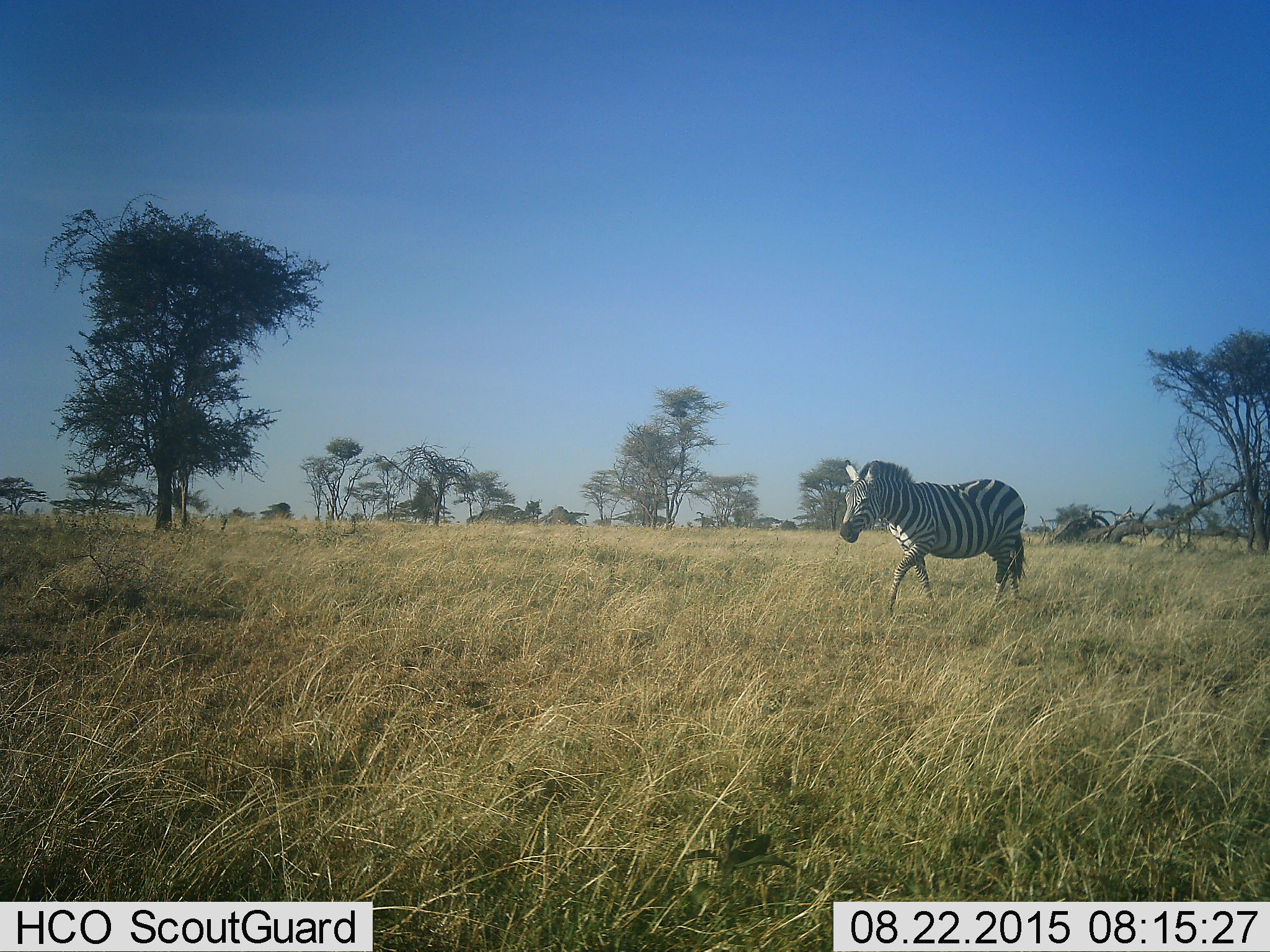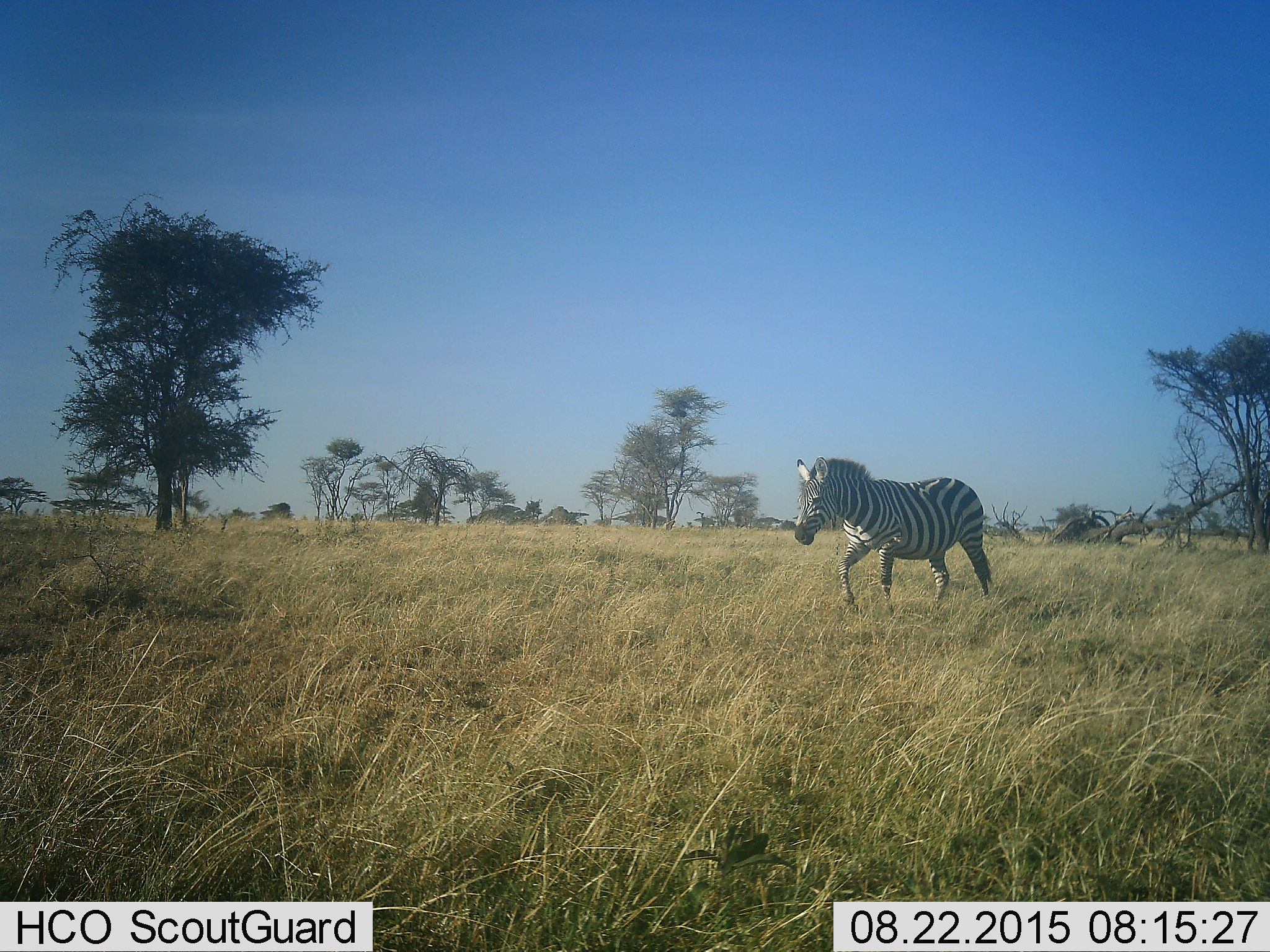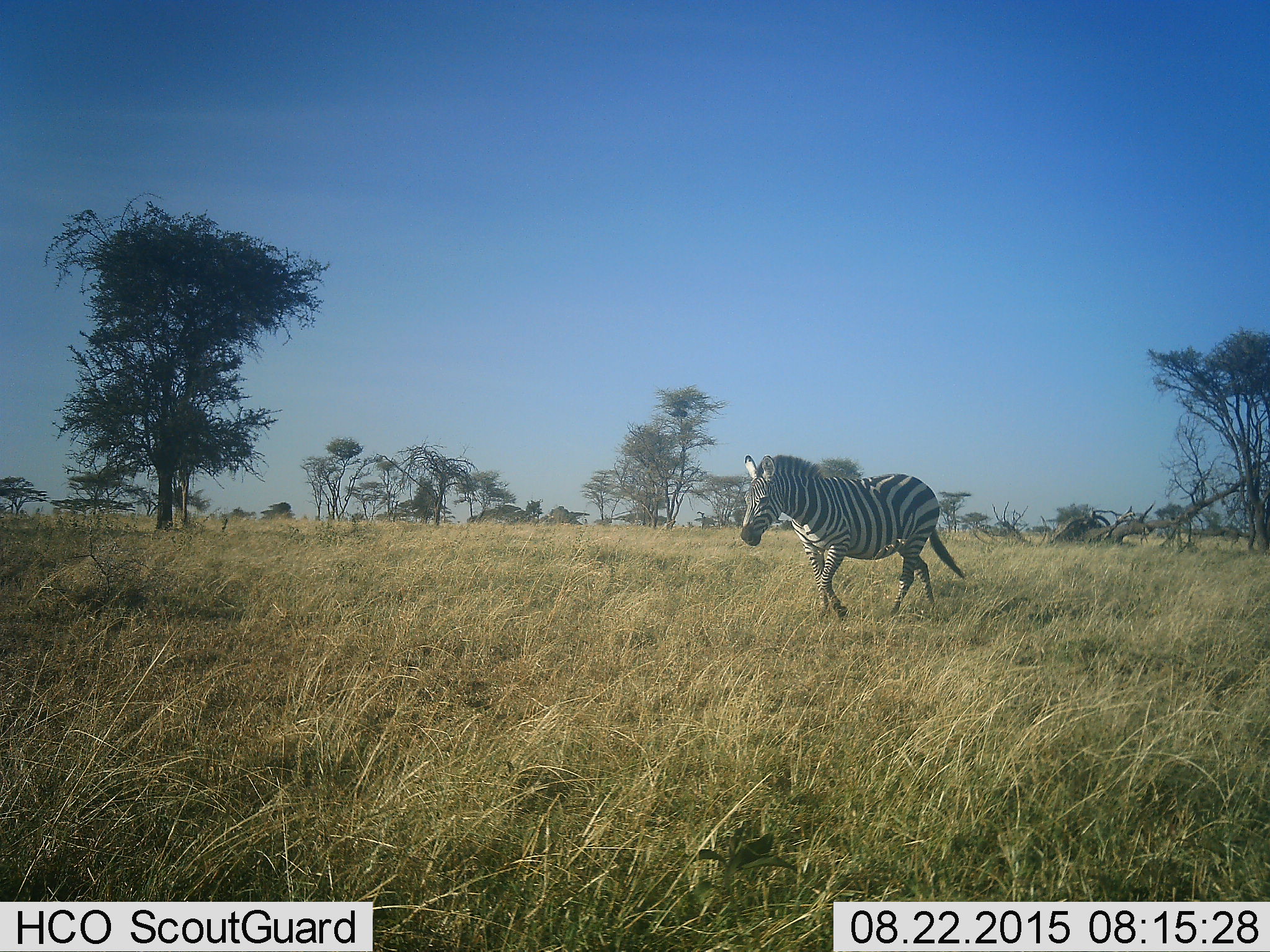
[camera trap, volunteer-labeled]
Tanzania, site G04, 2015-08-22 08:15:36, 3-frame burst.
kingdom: Animalia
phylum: Chordata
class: Mammalia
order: Perissodactyla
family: Equidae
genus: Equus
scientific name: Equus quagga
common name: plains zebra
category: zebra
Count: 1.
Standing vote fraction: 5%.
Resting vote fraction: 0%.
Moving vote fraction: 100%.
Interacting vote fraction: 0%.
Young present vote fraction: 5%.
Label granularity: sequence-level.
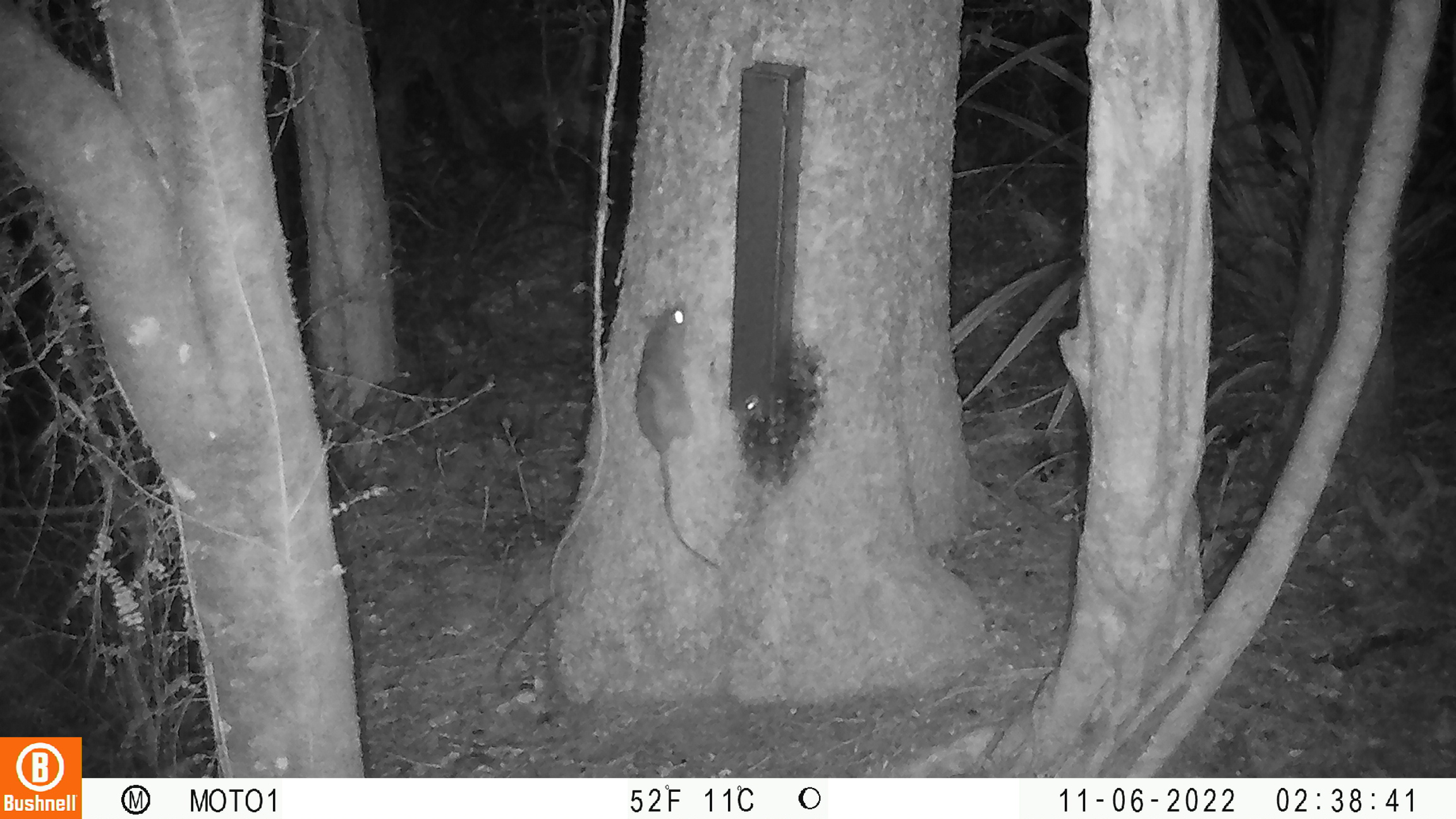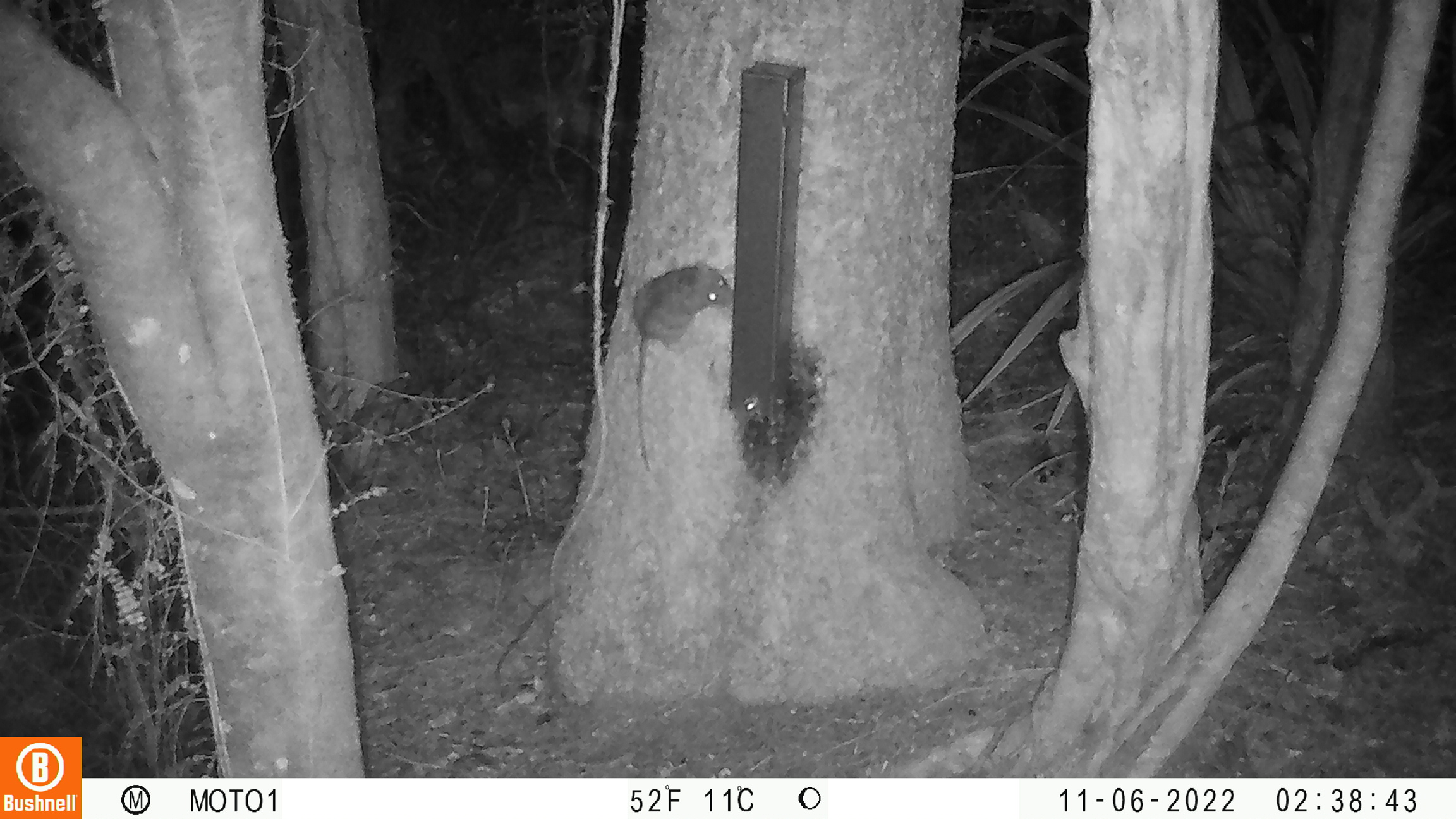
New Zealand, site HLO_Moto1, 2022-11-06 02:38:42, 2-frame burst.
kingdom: Animalia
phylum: Chordata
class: Mammalia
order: Rodentia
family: Muridae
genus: Rattus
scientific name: Rattus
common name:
▬▬▬
> [Required work]: The expected answer is the data retyped exactly, without pictures.

> [Solution for this problem]:
[camera trap, volunteer-labeled]
Tanzania, site G04, 2015-08-22 08:15:36, 3-frame burst.
kingdom: Animalia
phylum: Chordata
class: Mammalia
order: Perissodactyla
family: Equidae
genus: Equus
scientific name: Equus quagga
common name: plains zebra
category: zebra
Count: 1.
Standing vote fraction: 5%.
Resting vote fraction: 0%.
Moving vote fraction: 100%.
Interacting vote fraction: 0%.
Young present vote fraction: 5%.
Label granularity: sequence-level.
New Zealand, site HLO_Moto1, 2022-11-06 02:38:42, 2-frame burst.
kingdom: Animalia
phylum: Chordata
class: Mammalia
order: Rodentia
family: Muridae
genus: Rattus
scientific name: Rattus
common name:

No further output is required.